Climbing Combinations
Most gardens contain a smattering of climbing plants decorating house walls or reducing the impact of metres of wooden fencing. But there are plenty of imaginative ways to use climbers to provide more colour for a longer time if you use plants in combination. In this blog I explore a few different ways of getting more colour and joy into your garden with climbing plants.

Climbers through trees & shrubs
It might seem more complicated to look after climbers if they are scrambling up through trees and shrubs rather than isolated on wires or trellis. But make a wise choice and you can have two sets of flowers in the same space, or decorate an evergreen shrub that provides winter structure with summer flowers (and surprise your friends with your amazing flowering conifer!).
Great combinations are Clematis through Rhododendron, a Rose growing into the canopy of an apple tree or annual climbers like Sweetpeas or Nasturtiums scrambling over a shrub grown for coloured foliage. How about orangey-red Nasturtiums shining out against a purple leaved Cotinus? If you are feeling brave!
Pairing climbers
You can also stick with climbers growing on man made supports: walls, fences, pergolas and obelisks, and plant two different plants to grow together. Once again this gives you the opportunity to double the flowering season with a late summer flowerer or a climber with great autumn leaf colour, like such as an ornamental Vine, grown over Wisteria.

For a double hit of colour, albeit only once in the year, blend two plants the flower at the same time to provide either a contrasting or complementary colour scheme.

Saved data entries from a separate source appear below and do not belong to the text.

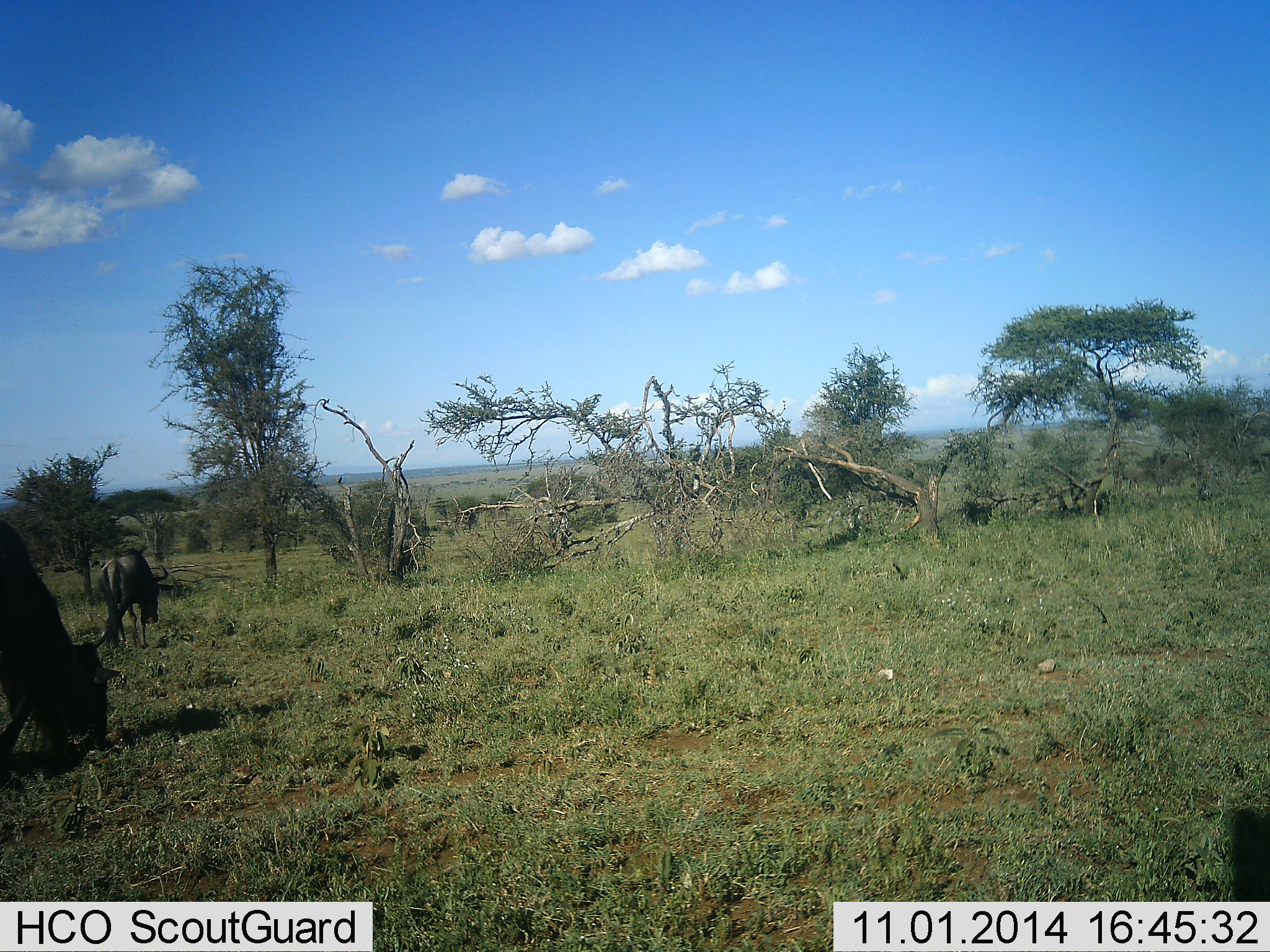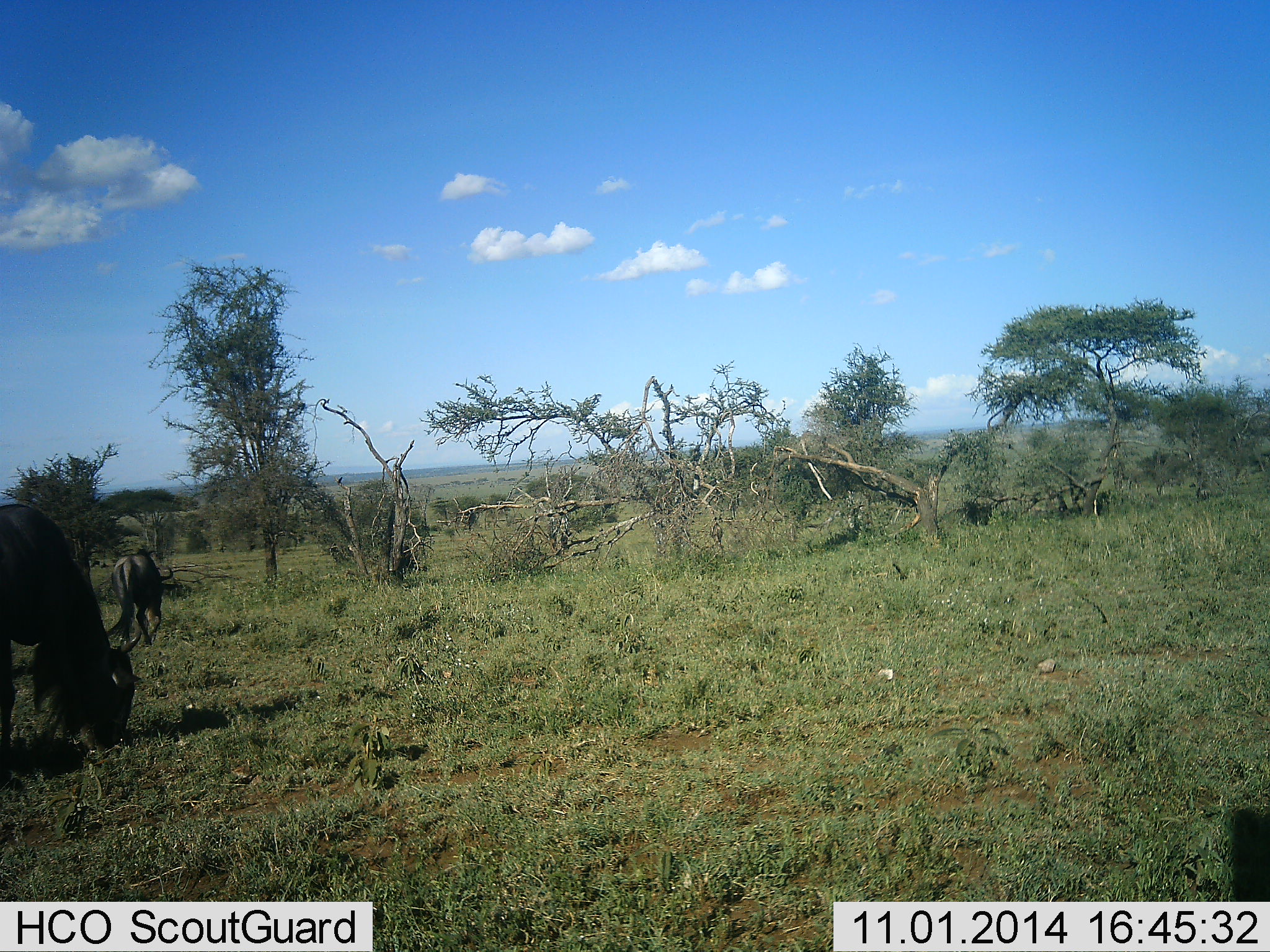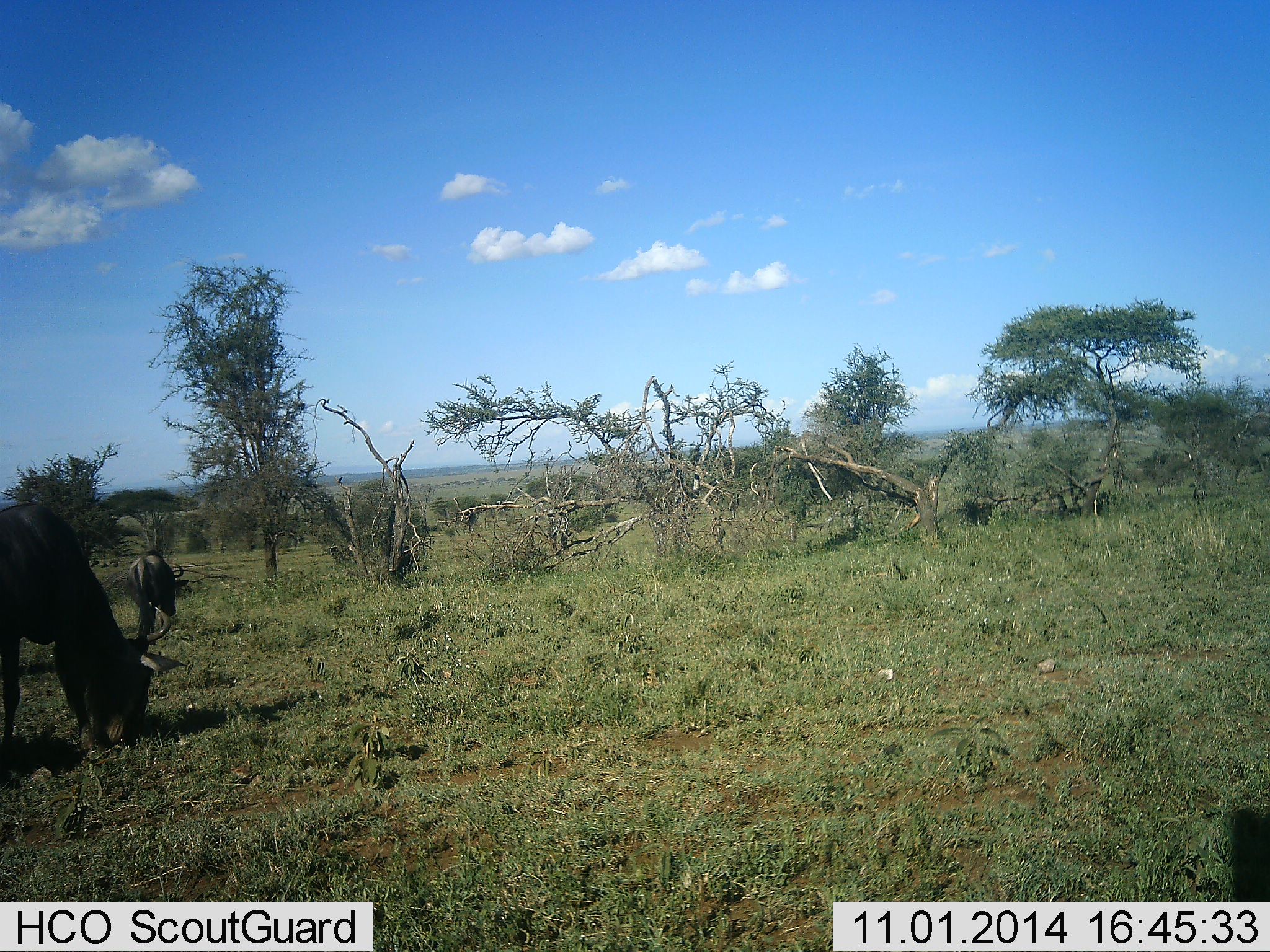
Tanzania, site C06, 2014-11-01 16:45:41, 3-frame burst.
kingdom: Animalia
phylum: Chordata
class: Mammalia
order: Artiodactyla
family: Bovidae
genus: Connochaetes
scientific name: Connochaetes taurinus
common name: blue wildebeest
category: wildebeest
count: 2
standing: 20%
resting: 0%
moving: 20%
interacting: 0%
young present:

Two of the most popular climbers rise to a new level if you combine a Rose with a large summer flowering Clematis.
Finally, in a similar arrangement to adorning evergreen shrubs, you can add annual climber to grow through a permanent evergreen climber, for example Morning Glory supported by Trachelospermum. The former provides showy flowers while the latter has subtle white flowers that offer up a sweet fragrance.
The practicalities
Plant the two specimens at least 60cm apart to give each the chance of establishing a root system without competition for water. Two climbers can be planted at opposite ends of a trellis and grow to meet in the middle. A climber that you want to grow through a tree or shrub is best planted away from the trunk and guided directly into the lowest branches. An annual does of fertiliser and a mulch of compost or similar well-rotted organic matter will keep both plants healthy.
If combining two climbers together the simplest choice from a maintenance point of view is two plants that can be pruned at the same time so that you not trying to unpick stems that are twined around each other. If you need to prune an early flowerer after the flowers fade whilst its companion is still carrying buds for a later display, then it simplifies pruning if the plants have very different stems so that there is no confusion over what you are removing with each cut.
Care is needed when removing the remains of annuals from a permanent climber that you want to keep. Just pulling from the base of the stems can bring both plants down together if the annual is closely twined around the stems of the supporting plant.
So let your creative juices flow and create your own Climbing Combinations.